Yogyakarta, salah satu kota besar di Indonesia yang terkenal karena pariwisata, kuliner, budaya, fasilitas pendidikan, dan masih banyak lagi julukan lain yang disandang kota ini. Sama halnya dengan kota-kota besar lainnya, Yogyakarta juga identik dengan jalanan yang sangat padat merayap oleh beragam jenis kendaraan yang membuat pejalan kaki susah menyeberang. Tidak ketinggalan hiruk pikuk wisatawan baik domestik maupun mancanegara di sepanjang trotoar Jalan Malioboro. Banyaknya wisatawan di Jogja tentu menjadikan toko pusat oleh-oleh khas Jogja kebanjiran pelanggan. Namun, semua keramaian dan kebisingan yang sudah menjadi trade mark itu kini berubah, entah sejak kapan.
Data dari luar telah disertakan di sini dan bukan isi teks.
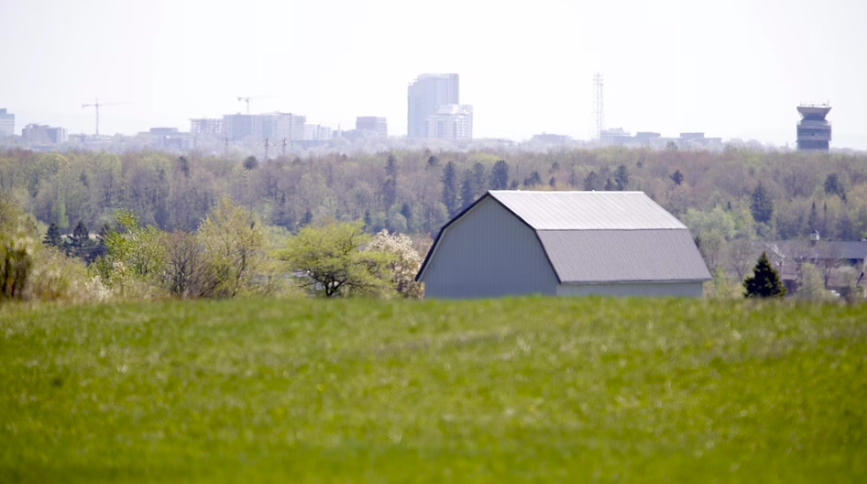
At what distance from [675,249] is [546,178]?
16035cm

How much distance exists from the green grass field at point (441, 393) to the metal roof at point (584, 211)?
18357 mm

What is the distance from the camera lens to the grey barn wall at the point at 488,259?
36250 millimetres

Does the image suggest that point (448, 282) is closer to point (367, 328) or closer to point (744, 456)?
point (367, 328)

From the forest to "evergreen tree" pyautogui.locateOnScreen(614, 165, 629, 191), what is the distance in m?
0.24

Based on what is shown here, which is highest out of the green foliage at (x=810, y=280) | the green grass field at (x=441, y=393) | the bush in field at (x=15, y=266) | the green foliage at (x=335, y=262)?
the bush in field at (x=15, y=266)

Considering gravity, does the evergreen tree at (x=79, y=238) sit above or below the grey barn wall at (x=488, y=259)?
below

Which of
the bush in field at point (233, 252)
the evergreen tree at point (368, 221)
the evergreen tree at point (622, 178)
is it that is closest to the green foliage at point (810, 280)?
the evergreen tree at point (622, 178)

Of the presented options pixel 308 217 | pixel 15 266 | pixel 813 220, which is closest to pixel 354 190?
pixel 308 217

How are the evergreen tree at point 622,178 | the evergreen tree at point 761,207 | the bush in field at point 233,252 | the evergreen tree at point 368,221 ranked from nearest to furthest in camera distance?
the bush in field at point 233,252 → the evergreen tree at point 368,221 → the evergreen tree at point 761,207 → the evergreen tree at point 622,178

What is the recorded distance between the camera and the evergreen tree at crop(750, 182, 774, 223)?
173250mm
Yang jelas, di bulan Agustus 2024 saat saya mengunjungi Jogja untuk kesekian kalinya, saya rasa keadaan Jogja paling cocok digambarkan lewat judul film yang diproseduri oleh Ernest Prakasa dan Dipa Andika, yakni film "Agak Laen"
Kondisi Yogyakarta yang Tidak Seperti Dulu Lagi
Perjalanan yang lancar tanpa hambatan sejak dari arah Solo (exit tol Colomadu-Yogya), pemandangan toko-toko yang lengang di sepanjang jalan, pejalan kaki yang tidak perlu menunggu lama untuk menyeberang jalan karena jalanan tidak penuh dengan kendaraan, jalanan Malioboro yang kini luas sekaligus minim pengunjung sehingga tidak perlu bersenggolan dengan pejalan kaki atau pedagang kaki lima di pinggiran jalan, juga pusat oleh-oleh (teras 1 dan 2) yang tidak kalah sepinya.
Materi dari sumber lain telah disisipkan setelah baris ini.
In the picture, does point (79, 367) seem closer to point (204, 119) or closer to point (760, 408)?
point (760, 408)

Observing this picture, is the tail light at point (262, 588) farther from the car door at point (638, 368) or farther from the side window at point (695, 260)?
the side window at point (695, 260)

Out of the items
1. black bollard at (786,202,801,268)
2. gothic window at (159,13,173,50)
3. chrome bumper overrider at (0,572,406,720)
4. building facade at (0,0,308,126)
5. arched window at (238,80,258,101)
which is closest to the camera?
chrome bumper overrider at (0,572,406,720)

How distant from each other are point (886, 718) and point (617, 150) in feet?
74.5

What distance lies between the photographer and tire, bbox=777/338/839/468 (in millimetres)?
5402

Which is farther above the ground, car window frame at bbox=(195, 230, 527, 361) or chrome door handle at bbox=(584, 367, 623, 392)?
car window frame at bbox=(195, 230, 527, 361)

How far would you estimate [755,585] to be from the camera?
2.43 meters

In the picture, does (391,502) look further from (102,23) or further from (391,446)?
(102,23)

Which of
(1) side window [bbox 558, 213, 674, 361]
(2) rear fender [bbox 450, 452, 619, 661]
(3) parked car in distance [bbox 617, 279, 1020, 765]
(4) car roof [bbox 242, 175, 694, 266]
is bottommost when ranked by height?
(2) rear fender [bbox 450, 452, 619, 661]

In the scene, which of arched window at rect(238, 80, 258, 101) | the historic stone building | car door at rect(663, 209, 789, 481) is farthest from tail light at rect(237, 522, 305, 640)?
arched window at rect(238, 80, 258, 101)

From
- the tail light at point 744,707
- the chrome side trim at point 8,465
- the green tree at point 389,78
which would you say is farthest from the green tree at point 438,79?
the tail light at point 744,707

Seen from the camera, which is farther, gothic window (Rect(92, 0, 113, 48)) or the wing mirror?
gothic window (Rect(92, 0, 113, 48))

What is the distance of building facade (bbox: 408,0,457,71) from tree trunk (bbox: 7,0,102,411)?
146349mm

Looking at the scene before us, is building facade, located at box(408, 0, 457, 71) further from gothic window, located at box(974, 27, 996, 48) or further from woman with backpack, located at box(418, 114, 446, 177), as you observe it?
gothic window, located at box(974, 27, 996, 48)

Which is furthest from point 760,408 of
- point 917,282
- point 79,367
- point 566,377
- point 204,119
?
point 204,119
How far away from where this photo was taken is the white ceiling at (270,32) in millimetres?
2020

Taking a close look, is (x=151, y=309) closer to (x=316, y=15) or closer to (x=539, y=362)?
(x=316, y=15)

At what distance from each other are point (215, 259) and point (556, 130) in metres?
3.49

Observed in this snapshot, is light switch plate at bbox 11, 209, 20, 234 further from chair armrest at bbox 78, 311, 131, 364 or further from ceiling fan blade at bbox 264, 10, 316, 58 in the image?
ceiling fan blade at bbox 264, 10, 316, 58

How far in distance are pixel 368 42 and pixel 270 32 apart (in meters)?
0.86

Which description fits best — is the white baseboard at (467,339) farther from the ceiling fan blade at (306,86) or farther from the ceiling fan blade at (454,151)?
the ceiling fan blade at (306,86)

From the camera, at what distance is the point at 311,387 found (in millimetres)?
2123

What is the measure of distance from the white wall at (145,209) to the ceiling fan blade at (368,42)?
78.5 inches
Semua fenomena tersebut dikuatkan kembali dengan kondisi parkir bus di kawasan ABA (Jl. Abu Bakar Ali). Jika beberapa tahun yang lalu pengunjung selalu kesulitan atau bingung mencari bus rombongannya, bahkan tak jarang ada yang tertinggal rombongan karena saking banyaknya bus yang berjajar, kini tidak perlu risau lagi karena tempat parkir bus hanya diisi 4 bus saja, meski saya berkunjung saat weekend (bukan hari kerja). Padahal dulu, Malioboro adalah pusat keramaian yang tidak pernah sepi bahkan pada jam malam. Begitu pula dengan rukonya, banyak yang tidak buka.
Adapun yang buka, juga tidak ramai pembelinya. Keadaan ini mengingatkan saya pada keadaan pasar-pasar tradisional di daerah saya sendiri yang juga sepi pengunjung.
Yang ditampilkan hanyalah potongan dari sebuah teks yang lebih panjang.